Let's do some basic performance comparisons using BenchmarkDotNet.
In [6]:
/// Performance testing setup - change the input parameter if you want repeatable tests
/// NOTE: System.Random is NOT thread-safe.  Using PSeq here is dubious at best.
let random = Random((int) DateTime.Now.Ticks &&& 0x0000FFFF)
let mutable randLock = Object()

/// Convenience method to generate random numbers safely.
let getNextRand (min, max) = lock randLock (fun () -> random.Next (min, max))

/// Represents inputs to the algorithms, with type (int list, int) list.
let inputGenerator numToGenerate : (int list * int) list =
    // Generate a single input
    let generateOne () =
        // list length is between 10 and 10,000 entries
        let listLen = getNextRand (10, 10000)
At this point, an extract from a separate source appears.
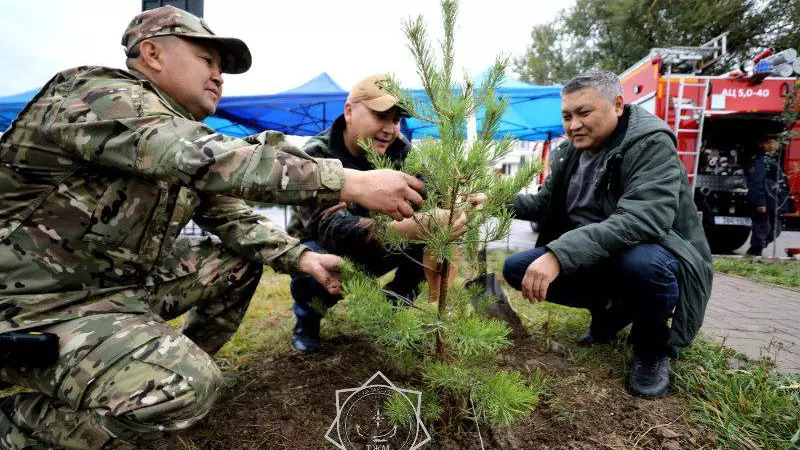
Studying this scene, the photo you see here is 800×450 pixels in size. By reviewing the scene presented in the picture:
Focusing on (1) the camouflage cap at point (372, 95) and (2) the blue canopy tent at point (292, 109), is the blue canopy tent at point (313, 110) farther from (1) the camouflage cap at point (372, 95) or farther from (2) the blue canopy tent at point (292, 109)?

        // limiting each list element to be between 0 and 1,000,000
        let lst =
            PSeq.init listLen
                (fun _ -> getNextRand (0, 1000000))
            |> PSeq.toList

        // k can go up to 2,000,000, which is double the maximum entry in the list
        let k = getNextRand (0, 2000000)

        lst, k

    PSeq.init numToGenerate (fun _ -> generateOne())
    |> PSeq.toList
In [7]:
/// Brute force performance tests
let bruteForcePerformanceTest inputs =
    [ for i in 0 .. List.length inputs - 1 do
        yield bruteForceRun (fst inputs.[i]) (snd inputs.[i]) ]
    |> ignore

/// Subtraction performance tests
let subtractionPerformanceTest inputs =
    [ for i in 0 .. List.length inputs - 1 do
        yield subtractionRun (fst inputs.[i]) (snd inputs.[i]) ]
    |> ignore

/// Control variable for run: how many entries in each run?
let numToGenerate = 100

/// Control variable for run: how many runs?
let numberOfRuns = 6

/// Each run has different inputs
let inputs =
    [ for i in 0 .. numberOfRuns-1 do
        yield inputGenerator numToGenerate ]

// Measure performance
let bfStopwatch = System.Diagnostics.Stopwatch()
let subStopwatch = System.Diagnostics.Stopwatch()
let stopwatchResults =
    [ for i in 0 .. numberOfRuns-1 do
        bfStopwatch.Reset()
        bfStopwatch.Start()
        bruteForcePerformanceTest inputs.[i]
        bfStopwatch.Stop()

        subStopwatch.Reset()
        subStopwatch.Start()
        subtractionPerformanceTest inputs.[i]
        subStopwatch.Stop()

        let percentDiff =
            100m
                * (decimal(bfStopwatch.ElapsedMilliseconds) - decimal(subStopwatch.ElapsedMilliseconds))
                / decimal(bfStopwatch.ElapsedMilliseconds)

        yield
            [ bfStopwatch.Elapsed.ToString("c")
              subStopwatch.Elapsed.ToString("c")
              String.Format("{0:0.###}%", percentDiff) ]
    ]
And now to show the results in a nice format (just because I can :)). The charts assume that Brute-force is the baseline method.
In [8]:
open XPlot.GoogleCharts

// Transform the results into inputs that GoogleCharts can use
let names = [ "Brute-force"; "Subtraction"; "Percentage difference" ]
let results =
    [ for i in 0 .. numberOfRuns-1 do
        yield List.zip names stopwatchResults.[i] ]

// And plot the reuslts
results
|> Chart.Table
|> Chart.WithOptions(Options(showRowNumber = true))
|> Chart.WithLabels ("Technique"::[for i in 1 .. numberOfRuns do yield sprintf "Time %i" i])
Out[8]:

Conclusion

Even though the 2 techniques look very similar, the Subtraction method is approximately 20-30% faster than the Brute-force method. See you in the next one!